私は知っている。月曜日の昼、決まって彼はここに来るのだ。


それは昼休みが始まってすぐのこと。彼は決まって図書館に来る。そして窓側の、大きな欅の木が影をつくる場所に座るのだ。しかも、それはなぜか月曜日。逆に言えば月曜日以外は彼が昼に図書館に来ることはない。

この学校の図書館は少し小高くなった土地に建った、教室のある校舎とは別棟の建物の3階、最上階にある。つまり、学校で一番高いところにあるのだ。そのおかげもあり、図書館の窓から見える景色は、それはもう、美しい。


そんな窓側の席に彼は今日もやってくるのだろう。そして私は柄にもなく、待ち伏せ、というものをやってみるのだった。いつも彼が座る席の、隣の隣の向かいの席。ここが私の今日の特等席だ。

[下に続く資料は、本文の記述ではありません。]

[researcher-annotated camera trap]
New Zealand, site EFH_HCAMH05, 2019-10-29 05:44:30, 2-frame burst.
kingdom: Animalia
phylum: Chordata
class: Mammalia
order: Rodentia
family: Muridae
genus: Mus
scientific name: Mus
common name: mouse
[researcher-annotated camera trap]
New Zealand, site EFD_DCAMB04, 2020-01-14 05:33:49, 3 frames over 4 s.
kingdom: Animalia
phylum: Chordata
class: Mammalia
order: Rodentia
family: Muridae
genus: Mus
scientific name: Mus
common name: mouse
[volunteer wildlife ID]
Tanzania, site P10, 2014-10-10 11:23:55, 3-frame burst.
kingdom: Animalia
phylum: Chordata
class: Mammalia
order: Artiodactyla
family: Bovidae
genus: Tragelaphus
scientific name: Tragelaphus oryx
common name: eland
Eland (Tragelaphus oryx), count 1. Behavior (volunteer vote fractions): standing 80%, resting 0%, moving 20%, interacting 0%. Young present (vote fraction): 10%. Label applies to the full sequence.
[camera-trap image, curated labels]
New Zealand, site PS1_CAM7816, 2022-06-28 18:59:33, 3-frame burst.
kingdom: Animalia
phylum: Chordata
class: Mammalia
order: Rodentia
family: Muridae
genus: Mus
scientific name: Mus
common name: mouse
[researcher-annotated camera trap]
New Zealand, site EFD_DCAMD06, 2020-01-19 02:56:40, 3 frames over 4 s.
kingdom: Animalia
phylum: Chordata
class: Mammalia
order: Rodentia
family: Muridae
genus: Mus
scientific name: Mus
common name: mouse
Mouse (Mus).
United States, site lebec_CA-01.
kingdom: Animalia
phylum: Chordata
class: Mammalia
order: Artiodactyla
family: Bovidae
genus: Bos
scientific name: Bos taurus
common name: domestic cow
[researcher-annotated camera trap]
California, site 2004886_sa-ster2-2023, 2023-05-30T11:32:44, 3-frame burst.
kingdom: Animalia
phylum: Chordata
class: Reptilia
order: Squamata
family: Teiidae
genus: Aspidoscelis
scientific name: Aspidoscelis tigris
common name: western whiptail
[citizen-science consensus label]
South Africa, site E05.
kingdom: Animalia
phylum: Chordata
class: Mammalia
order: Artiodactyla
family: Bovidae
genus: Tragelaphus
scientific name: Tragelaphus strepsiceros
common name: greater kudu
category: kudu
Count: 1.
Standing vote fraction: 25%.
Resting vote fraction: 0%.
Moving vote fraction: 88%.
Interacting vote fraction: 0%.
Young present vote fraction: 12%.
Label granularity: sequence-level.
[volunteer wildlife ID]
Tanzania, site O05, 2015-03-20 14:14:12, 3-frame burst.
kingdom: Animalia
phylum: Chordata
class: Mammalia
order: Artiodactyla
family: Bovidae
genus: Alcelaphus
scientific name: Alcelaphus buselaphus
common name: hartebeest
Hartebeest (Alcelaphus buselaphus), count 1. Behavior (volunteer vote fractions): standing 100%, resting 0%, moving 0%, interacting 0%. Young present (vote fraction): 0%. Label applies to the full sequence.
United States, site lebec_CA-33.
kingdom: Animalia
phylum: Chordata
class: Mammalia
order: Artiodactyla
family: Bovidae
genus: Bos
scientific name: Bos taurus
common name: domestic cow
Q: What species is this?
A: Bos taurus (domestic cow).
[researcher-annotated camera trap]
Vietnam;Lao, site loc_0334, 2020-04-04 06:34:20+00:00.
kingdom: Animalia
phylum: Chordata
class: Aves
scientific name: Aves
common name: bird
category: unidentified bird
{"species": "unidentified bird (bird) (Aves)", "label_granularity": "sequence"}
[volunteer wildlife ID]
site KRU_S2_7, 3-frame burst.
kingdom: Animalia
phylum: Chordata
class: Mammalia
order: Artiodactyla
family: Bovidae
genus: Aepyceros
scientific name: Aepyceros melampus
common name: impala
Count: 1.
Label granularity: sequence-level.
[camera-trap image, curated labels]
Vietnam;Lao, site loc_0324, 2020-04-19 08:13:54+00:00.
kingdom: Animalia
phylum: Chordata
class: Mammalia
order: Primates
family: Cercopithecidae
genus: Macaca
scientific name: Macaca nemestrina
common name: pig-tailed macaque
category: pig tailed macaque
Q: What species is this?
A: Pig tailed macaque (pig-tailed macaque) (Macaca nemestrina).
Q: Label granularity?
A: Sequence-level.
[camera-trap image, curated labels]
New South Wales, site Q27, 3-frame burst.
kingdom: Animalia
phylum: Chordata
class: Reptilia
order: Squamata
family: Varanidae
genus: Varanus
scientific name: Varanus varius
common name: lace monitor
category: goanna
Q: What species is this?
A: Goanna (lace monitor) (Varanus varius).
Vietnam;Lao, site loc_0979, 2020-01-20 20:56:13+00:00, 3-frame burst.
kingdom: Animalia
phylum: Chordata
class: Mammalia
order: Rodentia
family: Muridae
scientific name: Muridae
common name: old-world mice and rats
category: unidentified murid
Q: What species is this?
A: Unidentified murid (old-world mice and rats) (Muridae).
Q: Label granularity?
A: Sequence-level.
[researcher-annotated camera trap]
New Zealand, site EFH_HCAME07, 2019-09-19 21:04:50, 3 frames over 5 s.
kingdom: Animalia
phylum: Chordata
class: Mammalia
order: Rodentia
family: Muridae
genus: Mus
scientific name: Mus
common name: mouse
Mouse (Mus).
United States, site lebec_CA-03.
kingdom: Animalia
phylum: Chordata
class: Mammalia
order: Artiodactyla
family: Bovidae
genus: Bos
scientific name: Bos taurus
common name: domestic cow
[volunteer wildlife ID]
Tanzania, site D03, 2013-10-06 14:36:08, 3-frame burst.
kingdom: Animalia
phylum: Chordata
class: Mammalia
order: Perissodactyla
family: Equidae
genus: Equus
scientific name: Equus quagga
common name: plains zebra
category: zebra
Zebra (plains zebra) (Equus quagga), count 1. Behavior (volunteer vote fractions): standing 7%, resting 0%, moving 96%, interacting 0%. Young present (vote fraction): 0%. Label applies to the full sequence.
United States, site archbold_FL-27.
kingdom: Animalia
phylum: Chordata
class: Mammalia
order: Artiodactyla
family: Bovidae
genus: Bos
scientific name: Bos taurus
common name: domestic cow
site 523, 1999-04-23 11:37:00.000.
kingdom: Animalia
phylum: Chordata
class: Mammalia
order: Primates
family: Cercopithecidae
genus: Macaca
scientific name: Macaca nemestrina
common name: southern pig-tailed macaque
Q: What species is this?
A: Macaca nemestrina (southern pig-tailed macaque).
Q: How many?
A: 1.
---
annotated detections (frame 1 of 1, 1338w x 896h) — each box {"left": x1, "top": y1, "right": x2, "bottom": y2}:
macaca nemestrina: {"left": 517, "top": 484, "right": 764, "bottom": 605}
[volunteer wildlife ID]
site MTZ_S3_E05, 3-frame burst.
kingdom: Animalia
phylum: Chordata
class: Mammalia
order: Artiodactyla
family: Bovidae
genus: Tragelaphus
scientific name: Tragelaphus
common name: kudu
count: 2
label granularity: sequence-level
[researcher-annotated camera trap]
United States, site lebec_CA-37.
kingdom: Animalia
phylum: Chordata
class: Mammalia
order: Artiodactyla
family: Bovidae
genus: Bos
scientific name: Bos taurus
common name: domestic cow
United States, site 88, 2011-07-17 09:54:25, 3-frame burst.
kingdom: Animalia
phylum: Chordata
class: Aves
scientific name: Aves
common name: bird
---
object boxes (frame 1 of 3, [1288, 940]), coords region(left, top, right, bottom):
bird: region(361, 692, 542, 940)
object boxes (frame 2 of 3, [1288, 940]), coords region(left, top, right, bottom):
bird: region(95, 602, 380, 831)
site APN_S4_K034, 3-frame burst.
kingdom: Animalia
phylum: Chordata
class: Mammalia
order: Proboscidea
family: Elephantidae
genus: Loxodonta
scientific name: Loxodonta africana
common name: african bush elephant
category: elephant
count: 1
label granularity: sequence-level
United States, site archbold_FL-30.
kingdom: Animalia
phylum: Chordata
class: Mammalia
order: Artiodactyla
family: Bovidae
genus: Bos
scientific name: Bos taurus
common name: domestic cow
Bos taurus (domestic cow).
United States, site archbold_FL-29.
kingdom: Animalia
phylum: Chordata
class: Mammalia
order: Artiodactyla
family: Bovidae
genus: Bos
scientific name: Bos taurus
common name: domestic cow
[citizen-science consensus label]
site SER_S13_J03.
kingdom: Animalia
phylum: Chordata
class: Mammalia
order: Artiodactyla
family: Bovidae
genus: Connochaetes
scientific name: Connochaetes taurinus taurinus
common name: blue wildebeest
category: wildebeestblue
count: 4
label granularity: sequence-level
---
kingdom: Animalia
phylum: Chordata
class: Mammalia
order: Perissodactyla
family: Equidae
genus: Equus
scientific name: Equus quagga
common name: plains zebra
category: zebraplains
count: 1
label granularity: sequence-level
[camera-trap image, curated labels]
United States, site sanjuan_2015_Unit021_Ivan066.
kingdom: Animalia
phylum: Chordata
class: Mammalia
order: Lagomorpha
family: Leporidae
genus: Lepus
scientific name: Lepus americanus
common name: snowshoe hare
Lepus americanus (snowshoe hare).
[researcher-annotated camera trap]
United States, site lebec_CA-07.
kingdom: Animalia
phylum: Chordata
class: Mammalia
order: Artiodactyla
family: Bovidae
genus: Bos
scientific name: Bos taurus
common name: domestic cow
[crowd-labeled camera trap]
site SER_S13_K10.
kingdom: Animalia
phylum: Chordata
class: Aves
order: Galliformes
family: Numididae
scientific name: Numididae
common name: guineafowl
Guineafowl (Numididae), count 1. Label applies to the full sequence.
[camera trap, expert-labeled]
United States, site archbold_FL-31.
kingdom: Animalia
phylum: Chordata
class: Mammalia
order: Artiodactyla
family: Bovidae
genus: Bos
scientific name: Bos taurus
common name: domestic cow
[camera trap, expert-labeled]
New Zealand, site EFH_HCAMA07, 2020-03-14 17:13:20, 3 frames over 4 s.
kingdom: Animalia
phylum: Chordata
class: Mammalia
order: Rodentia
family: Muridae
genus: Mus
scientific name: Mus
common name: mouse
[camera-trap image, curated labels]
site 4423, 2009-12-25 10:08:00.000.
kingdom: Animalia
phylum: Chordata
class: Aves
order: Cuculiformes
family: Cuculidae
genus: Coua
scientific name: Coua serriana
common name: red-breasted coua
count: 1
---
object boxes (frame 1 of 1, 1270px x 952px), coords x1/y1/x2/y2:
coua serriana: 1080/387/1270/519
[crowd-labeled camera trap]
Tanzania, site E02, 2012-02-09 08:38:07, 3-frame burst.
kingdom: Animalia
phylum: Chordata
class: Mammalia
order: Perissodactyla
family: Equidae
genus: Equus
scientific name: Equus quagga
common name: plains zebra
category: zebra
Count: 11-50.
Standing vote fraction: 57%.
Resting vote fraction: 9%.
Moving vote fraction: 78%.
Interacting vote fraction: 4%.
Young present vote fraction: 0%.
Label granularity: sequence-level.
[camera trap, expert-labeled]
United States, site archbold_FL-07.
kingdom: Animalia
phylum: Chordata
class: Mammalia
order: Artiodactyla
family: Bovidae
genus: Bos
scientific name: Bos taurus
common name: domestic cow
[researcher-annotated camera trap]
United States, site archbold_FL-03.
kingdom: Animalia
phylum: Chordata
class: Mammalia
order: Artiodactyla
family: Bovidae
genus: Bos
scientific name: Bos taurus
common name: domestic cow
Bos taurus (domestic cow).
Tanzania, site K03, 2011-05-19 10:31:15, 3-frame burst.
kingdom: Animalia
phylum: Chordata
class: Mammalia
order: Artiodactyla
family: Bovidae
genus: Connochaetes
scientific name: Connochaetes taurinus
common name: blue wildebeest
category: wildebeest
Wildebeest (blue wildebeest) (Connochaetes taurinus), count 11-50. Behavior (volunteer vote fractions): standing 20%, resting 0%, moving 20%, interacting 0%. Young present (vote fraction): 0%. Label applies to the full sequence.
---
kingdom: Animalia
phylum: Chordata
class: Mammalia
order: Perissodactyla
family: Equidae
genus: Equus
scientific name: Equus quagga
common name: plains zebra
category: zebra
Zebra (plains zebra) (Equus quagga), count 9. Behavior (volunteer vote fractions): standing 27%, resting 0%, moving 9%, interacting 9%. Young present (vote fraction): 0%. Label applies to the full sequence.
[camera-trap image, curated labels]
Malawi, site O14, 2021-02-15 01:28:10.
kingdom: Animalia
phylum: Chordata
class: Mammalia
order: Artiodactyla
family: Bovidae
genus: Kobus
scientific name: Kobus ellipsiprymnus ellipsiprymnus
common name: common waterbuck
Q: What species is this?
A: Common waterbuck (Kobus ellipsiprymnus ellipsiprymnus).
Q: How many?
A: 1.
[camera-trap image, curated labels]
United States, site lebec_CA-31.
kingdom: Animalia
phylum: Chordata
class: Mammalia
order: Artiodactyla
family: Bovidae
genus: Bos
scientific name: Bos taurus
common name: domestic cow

しばらくすると、彼は図書館にやってきた。そして、私の予想通り、その席に腰を掛けた。やった、と何がやったなのかは自分でもよくわからなかったが、彼が私の期待した行動をとったことに純粋に喜んだ。そう浮かれてしまって、つい彼を目で追ってしまった。そして、


「今日、お前がその席に座っている確率は97%だった。」


目が、合ってしまった。私がつい浮かれた行動をとったばかりに、彼を目で追っていたことがばれてしまったのだ。しかし問題はそれだけではない。私がこの席に座ることを、どうやら彼は予想していたらしい。なぜだ、私には彼がここに座るという統計に基づいたデータがあるのだ。それに反し、私が彼の前でこの席に座ったことなど一度もない。にも関わらず、彼がなぜ、私がここに座ることを予測していたのであろうか。


「なぜわかったのか、という顔をしているな。」


彼はそう言い終えると、口に弧を描いて笑った。そりゃあそうだ、でなければ目の前にいる柳くんは、ただのエスパーになってしまうじゃないか。なぜ、私がこの席に座るということを彼は知っていたのだろうか。


「お前の視線を感じていたんだ。だから敢えて、月曜日のこの時間に、この席にわざわざ座っていた。」


そう言うと、彼は手にしていた本をぱらぱらとめくった。ああ、そうか、全部ばれていたんだ、柳くんに。なんて恥ずかしい。



「そして、俺も君に興味があった。B組のみょうじなまえさん。」



この際、なぜ柳くんが私の名前を知っていたかなんて、もうどうでもいい。